Rose integrates in multiple ways. We serve general contractors/builders by simplifying their ability to be paid by health insurers and individuals. We support households and individuals by enabling them to find public and private funds to purchase/subsidize home modifications, in addition facilitating multiple self-service payment options. Lastly, our user friendly design assists clinical stakeholders to include Rose into their clinical workflows, specifically discharging patients and care coordination.
And you’ve already mentioned we have a rapidly aging population globally. The pandemic also influenced how much time we spend at home.

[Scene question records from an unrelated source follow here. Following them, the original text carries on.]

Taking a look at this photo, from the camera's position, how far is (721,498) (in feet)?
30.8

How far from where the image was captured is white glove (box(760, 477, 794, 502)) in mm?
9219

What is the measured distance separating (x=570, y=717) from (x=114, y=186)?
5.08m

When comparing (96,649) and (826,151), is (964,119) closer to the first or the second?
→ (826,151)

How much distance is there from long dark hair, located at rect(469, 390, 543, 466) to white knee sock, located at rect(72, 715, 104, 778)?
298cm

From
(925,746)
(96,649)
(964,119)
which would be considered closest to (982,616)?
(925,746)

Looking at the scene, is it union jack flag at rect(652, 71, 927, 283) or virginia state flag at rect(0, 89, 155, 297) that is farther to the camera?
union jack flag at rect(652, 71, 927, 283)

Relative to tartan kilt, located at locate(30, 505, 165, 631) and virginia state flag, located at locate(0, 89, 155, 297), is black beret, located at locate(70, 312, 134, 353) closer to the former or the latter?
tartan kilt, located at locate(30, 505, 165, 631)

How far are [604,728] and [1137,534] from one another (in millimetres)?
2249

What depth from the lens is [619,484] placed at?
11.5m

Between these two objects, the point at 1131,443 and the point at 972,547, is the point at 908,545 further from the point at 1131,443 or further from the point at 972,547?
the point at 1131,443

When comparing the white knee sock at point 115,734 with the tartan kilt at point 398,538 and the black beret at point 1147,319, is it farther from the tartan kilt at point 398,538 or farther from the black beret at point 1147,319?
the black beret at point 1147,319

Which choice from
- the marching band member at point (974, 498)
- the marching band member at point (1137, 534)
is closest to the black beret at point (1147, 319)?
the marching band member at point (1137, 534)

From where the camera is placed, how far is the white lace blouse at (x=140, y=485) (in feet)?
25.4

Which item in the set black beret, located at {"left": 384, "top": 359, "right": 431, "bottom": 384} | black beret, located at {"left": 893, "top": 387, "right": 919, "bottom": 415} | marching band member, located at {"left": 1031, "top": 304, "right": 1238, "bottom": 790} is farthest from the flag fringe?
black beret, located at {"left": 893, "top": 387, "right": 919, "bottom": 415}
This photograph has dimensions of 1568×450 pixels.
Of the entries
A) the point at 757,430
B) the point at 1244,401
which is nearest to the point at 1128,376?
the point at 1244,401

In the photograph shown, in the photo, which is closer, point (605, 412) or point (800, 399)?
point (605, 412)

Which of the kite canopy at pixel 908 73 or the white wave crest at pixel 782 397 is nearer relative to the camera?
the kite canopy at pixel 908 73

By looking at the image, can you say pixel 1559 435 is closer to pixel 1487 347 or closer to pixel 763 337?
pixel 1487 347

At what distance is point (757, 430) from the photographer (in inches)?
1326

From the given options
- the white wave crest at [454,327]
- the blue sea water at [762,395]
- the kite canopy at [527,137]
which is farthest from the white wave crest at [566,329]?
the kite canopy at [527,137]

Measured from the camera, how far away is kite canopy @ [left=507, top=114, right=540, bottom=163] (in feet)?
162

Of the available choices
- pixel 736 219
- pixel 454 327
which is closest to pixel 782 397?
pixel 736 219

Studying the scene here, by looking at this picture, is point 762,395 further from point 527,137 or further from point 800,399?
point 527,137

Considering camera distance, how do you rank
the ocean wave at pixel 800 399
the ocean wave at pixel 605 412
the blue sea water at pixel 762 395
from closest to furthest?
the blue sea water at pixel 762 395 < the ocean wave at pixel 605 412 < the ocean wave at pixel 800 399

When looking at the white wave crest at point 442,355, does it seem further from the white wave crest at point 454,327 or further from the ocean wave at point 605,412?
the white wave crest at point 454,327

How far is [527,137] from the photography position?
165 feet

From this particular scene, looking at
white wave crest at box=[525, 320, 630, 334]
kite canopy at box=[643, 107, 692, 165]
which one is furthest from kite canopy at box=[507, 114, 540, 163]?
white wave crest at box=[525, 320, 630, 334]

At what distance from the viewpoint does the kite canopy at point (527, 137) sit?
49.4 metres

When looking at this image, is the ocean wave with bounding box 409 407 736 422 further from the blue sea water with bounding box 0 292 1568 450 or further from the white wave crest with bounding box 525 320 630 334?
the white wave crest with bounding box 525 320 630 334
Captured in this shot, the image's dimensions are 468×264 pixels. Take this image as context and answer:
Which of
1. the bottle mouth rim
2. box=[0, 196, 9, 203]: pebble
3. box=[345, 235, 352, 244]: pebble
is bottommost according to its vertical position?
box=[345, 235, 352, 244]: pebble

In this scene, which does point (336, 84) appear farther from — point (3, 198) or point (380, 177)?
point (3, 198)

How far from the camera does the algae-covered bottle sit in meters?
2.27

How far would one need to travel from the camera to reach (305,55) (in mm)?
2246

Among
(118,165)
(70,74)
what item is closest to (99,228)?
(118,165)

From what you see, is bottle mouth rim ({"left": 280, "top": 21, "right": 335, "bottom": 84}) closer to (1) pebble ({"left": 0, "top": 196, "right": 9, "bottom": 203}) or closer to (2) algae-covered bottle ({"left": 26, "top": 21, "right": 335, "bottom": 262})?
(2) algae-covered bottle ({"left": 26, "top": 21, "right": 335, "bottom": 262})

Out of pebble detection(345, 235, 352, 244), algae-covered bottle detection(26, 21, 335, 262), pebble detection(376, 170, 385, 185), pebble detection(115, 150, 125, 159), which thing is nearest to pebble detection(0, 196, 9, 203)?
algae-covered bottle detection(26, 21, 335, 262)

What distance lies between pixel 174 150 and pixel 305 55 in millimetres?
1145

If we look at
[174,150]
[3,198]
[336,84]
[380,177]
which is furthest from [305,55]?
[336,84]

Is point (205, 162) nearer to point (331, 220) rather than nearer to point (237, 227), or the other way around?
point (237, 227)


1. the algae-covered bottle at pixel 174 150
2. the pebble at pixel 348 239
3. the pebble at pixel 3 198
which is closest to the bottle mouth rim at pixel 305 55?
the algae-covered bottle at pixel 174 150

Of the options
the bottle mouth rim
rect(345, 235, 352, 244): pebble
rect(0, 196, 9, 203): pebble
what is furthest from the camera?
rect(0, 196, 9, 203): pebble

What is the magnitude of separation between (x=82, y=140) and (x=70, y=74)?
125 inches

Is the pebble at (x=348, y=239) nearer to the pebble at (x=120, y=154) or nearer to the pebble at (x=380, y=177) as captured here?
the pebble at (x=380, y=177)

The home improvement market is already massive, it’s just not the sexy topic to bring to the national attention. In the U.S. alone, homeowners 55 years of age and older spent $140Bn on home improvement projects in 2019. The only category they spent more on was food. The global home improvement market is gaining significant traction owing to the rising disposable income along with rapid urbanization. Research estimates the global home improvement market to be $333Bn in 2021, trending towards over $1Tr by 2030.
We spent 2/3 of our time in our homes and that was before the pandemic. So, if you’re not accounting for the physical space as a part of your care, you’re actually missing a massive social detriment of your health. Whether you live in a country with universal care or the system we have in the U.S., your home impacts your health outcomes directly and indirectly. As the western world ages rapidly (e.g., nearly 30% of Europe will be 60 years or older in 2030), the need to prioritize retrofitting homes and physical spaces will be key to healthcare outcomes for communities and their financial security.